**What you should do:**
An exact repetition of all the entries that follow is required.

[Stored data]
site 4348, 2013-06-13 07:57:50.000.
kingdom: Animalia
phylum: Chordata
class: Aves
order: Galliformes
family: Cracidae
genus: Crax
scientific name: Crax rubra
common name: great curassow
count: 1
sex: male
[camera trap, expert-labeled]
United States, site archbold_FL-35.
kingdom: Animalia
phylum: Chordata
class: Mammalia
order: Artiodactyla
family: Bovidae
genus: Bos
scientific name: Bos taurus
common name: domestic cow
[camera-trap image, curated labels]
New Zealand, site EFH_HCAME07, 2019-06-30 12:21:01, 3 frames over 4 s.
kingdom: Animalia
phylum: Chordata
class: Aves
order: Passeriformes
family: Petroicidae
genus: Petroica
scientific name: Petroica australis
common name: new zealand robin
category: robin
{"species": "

**Answer space:**
site 4348, 2013-06-13 07:57:50.000.
kingdom: Animalia
phylum: Chordata
class: Aves
order: Galliformes
family: Cracidae
genus: Crax
scientific name: Crax rubra
common name: great curassow
count: 1
sex: male
[camera trap, expert-labeled]
United States, site archbold_FL-35.
kingdom: Animalia
phylum: Chordata
class: Mammalia
order: Artiodactyla
family: Bovidae
genus: Bos
scientific name: Bos taurus
common name: domestic cow
[camera-trap image, curated labels]
New Zealand, site EFH_HCAME07, 2019-06-30 12:21:01, 3 frames over 4 s.
kingdom: Animalia
phylum: Chordata
class: Aves
order: Passeriformes
family: Petroicidae
genus: Petroica
scientific name: Petroica australis
common name: new zealand robin
category: robin
{"species": "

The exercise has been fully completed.